▶
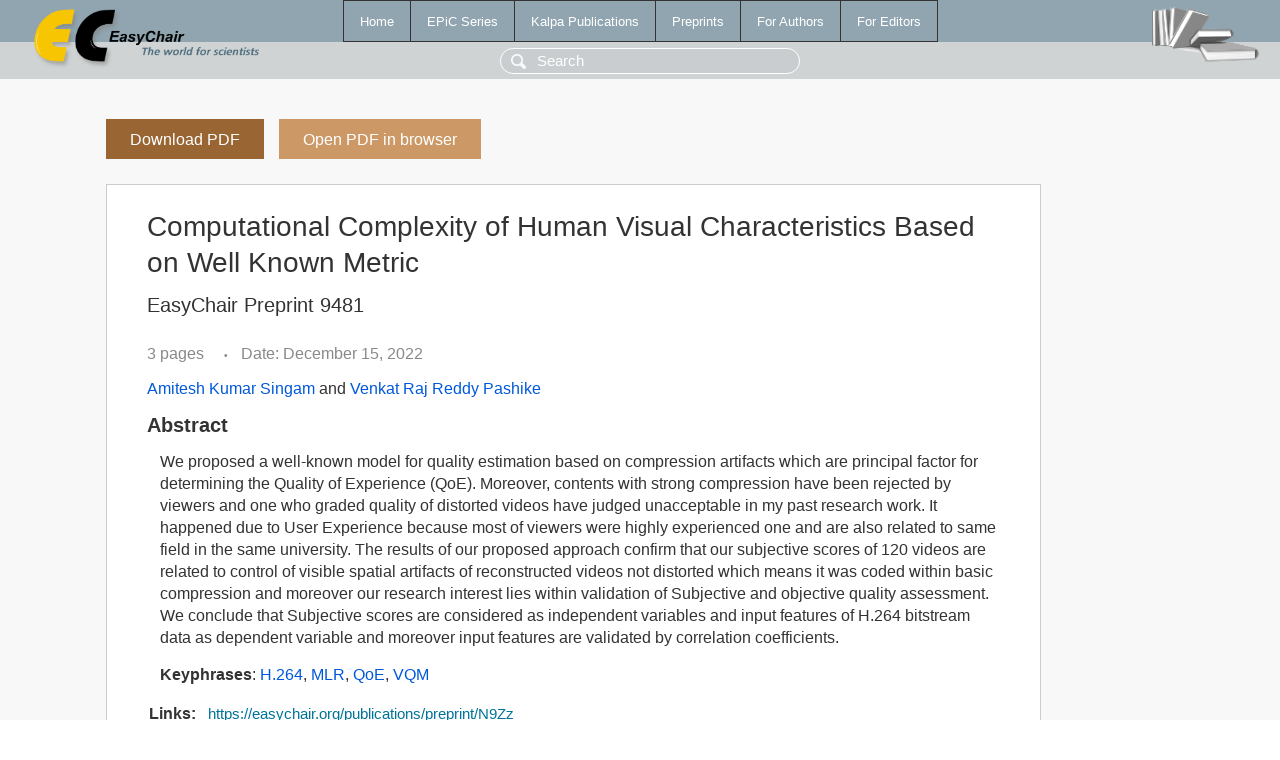

--- FILE ---
content_type: text/html; charset=UTF-8
request_url: https://wvvw.easychair.org/publications/preprint/N9Zz
body_size: 1902
content:
<!DOCTYPE html>
<html lang='en-US'><head><meta content='text/html; charset=UTF-8' http-equiv='Content-Type'/><title>Computational Complexity of Human Visual Characteristics Based on Well Known Metric</title><link href='/images/favicon.ico' rel='icon' type='image/jpeg'/><link href='/css/cool.css?version=522' rel='StyleSheet' type='text/css'/><link href='/css/publications.css?version=522' rel='StyleSheet' type='text/css'/><script src='/js/easy.js?version=522'></script><script src='/publications/pubs.js?version=522'></script></head><body class="pubs"><table class="page"><tr style="height:1%"><td><div class="menu"><table class="menutable"><tr><td><a class="mainmenu" href="/publications/" id="t:HOME">Home</a></td><td><a class="mainmenu" href="/publications/EPiC" id="t:EPIC">EPiC Series</a></td><td><a class="mainmenu" href="/publications/Kalpa" id="t:KALPA">Kalpa Publications</a></td><td><a class="mainmenu" href="/publications/preprints" id="t:PREPRINTS">Preprints</a></td><td><a class="mainmenu" href="/publications/for_authors" id="t:FOR_AUTHORS">For Authors</a></td><td><a class="mainmenu" href="/publications/for_editors" id="t:FOR_EDITORS">For Editors</a></td></tr></table></div><div class="search_row"><form onsubmit="alert('Search is temporarily unavailable');return false;"><input id="search-input" name="query" placeholder="Search" type="text"/></form></div><div id="logo"><a href="/"><img class="logonew_alignment" src="/images/logoECpubs.png"/></a></div><div id="books"><img class="books_alignment" src="/images/books.png"/></div></td></tr><tr style="height:99%"><td class="ltgray"><div id="mainColumn"><table id="content_table"><tr><td style="vertical-align:top;width:99%"><a class="pdf_download_preprint" href="/publications/preprint/N9Zz/download" title="Download full-text preprint">Download PDF</a><a class="pdf_open_preprint" href="/publications/preprint/N9Zz/open" title="Open full-text preprint in browser">Open PDF in browser</a><div class="abstractBox"><h1>Computational Complexity of Human Visual Characteristics Based on Well Known Metric</h1><h3 class="preprint_number">EasyChair Preprint 9481</h3><span class="pages">3 pages</span><span class="pagesbull">•</span><span class="date">Date: December 15, 2022</span><div class="authors"><a href="/publications/author/32s2">Amitesh Kumar Singam</a> and <a href="/publications/author/DpLN">Venkat Raj Reddy Pashike</a></div><h3>Abstract</h3><p>We proposed a well-known model for quality estimation based on compression artifacts which are principal factor for determining the Quality of Experience (QoE). Moreover, contents with strong compression have been rejected by viewers and one who graded quality of distorted videos have judged unacceptable in my past research work. It happened due to User Experience because most of viewers were highly experienced one and are also related to same field in the same university. The results of our proposed approach confirm that our subjective scores of 120 videos are related to control of visible spatial artifacts of reconstructed videos not distorted which means it was coded within basic compression and moreover our research interest lies within validation of Subjective and objective quality assessment. We conclude that Subjective scores are considered as independent variables and input features of H.264 bitstream data as dependent variable and moreover input features are validated by correlation coefficients.</p><p><b>Keyphrases</b>: <a href="/publications/keyword/5XNF">H.264</a>, <a href="/publications/keyword/nfjG">MLR</a>, <a href="/publications/keyword/cg8d">QoE</a>, <a href="/publications/keyword/853B">VQM</a></p><table style="margin-top:10px"><tr><td class="paper_link" style="padding-right:7pt"><b>Links:</b></td><td class="paper_link"><a href="/publications/preprint/N9Zz" title="EasyChair link">https://easychair.org/publications/preprint/N9Zz</a></td></tr></table><div class="bibtex_button" onclick="Pubs.bibtex()">BibTeX entry <div class="bibtex" id="bibtex" onclick="Pubs.bibtexInner()">BibTeX does not have the right entry for preprints. This is a hack for producing the correct reference:<pre>@booklet{EasyChair:9481,
  author    = {Amitesh Kumar Singam and Venkat Raj Reddy Pashike},
  title     = {Computational Complexity of Human Visual Characteristics Based on Well Known Metric},
  howpublished = {EasyChair Preprint 9481},
  year      = {EasyChair, 2022}}
</pre></div></div></div><a class="pdf_download_preprint" href="/publications/preprint/N9Zz/download" title="Download full-text preprint">Download PDF</a><a class="pdf_open_preprint" href="/publications/preprint/N9Zz/open" title="Open full-text preprint in browser">Open PDF in browser</a></td></tr></table></div></td></tr><tr><td class="footer">Copyright © 2012-2025 easychair.org. All rights reserved.</td></tr></table></body></html>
◀
* Problem details
Beginning at the line above with "content_type: text/html; charset=UTF-8" and finishing at the line with "<!DOCTYPE html>", return each line exactly and return nothing else.

* Your response
content_type: text/html; charset=UTF-8
request_url: https://wvvw.easychair.org/publications/preprint/N9Zz
body_size: 1902
content:
<!DOCTYPE html>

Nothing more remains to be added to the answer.